Regarding comparison of the length of hospital stay between the group treated with antibiotics-alone, and the group treated with nonoperative drainage, we were also surprised at the direction of our data points. Again, because this was a retrospective study, many clinical parameters among these patients were not controlled. It is possible that the presence of a tube in a high-grade empyema not only was unsuccessful in effecting adequate drainage but also introduced a foreign body into the undrained cavity and, coupled with the invasiveness of the procedure, may have worsened the situation, resulting in a longer hospital stay than in the group treated with antibiotics alone.
However, comparison of the antibiotics alone group within the high-grade category and the operative group in the same high-grade category yields a reduction of 2.8 days achieved by operative treatment. In this retrospective study many factors, both objective and subjective, might have entered into the decision to undertake an antibiotic-alone versus an operative treatment in some of these patients. Without a randomized, prospective trial, it is not possible to determine whether antibiotics alone would have sufficed in the group that underwent operative treatment, nor to determine whether operative treatment would have further shortened the hospital stay of those patients treated with antibiotics alone. We agree with Dr Bye and the data that he cites1 to support his opinion that, in the long-term, the children eventually recover completely. The goal of our inquiry rather was to determine whether time to recovery may be shortened, and the endpoint that we chose was hospital discharge. Patients who had operative drainage with postoperative chest tube placement are a different subgroup, in whom adequate drainage had already been achieved, and the chest tube was not placed into the untreated, highly loculated empyema cavity.
In our patient population we encountered only one child who had a tube thoracostomy. Data on this particular treatment method was insufficient to draw valid conclusions, and this patient was excluded from the study group.
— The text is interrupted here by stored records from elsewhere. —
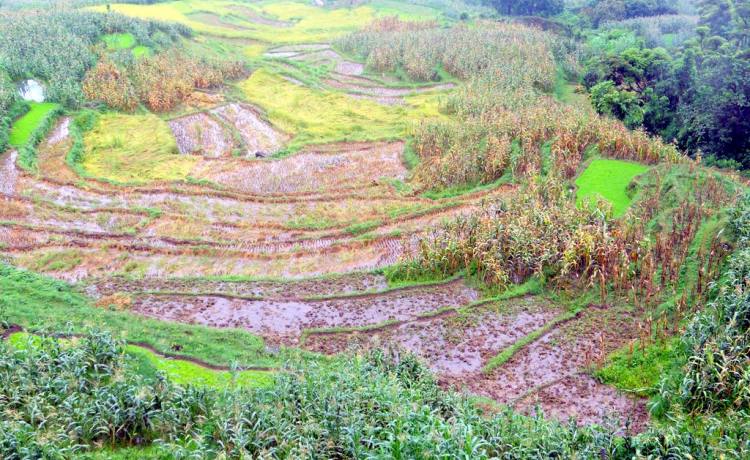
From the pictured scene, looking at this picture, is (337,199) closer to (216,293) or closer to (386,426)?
(216,293)

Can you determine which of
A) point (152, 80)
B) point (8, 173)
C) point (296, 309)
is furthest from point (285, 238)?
point (152, 80)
We share Dr Colombo's interest in the results of the empyema fluid chemistries. However, we found on chart review that the chemistries were obtained inconsistently, and for this reason we did not include these data points in our results. Again, this is a shortcoming of this retrospective review.
We thank both Drs Bye and Colombo for their incisive comments and concur that our retrospective study raises intriguing questions and points to the need for a prospective, randomized clinical trial. We are in the process of organizing such a prospective study, hoping to answer some of the questions raised by the retrospective analysis of patient outcomes.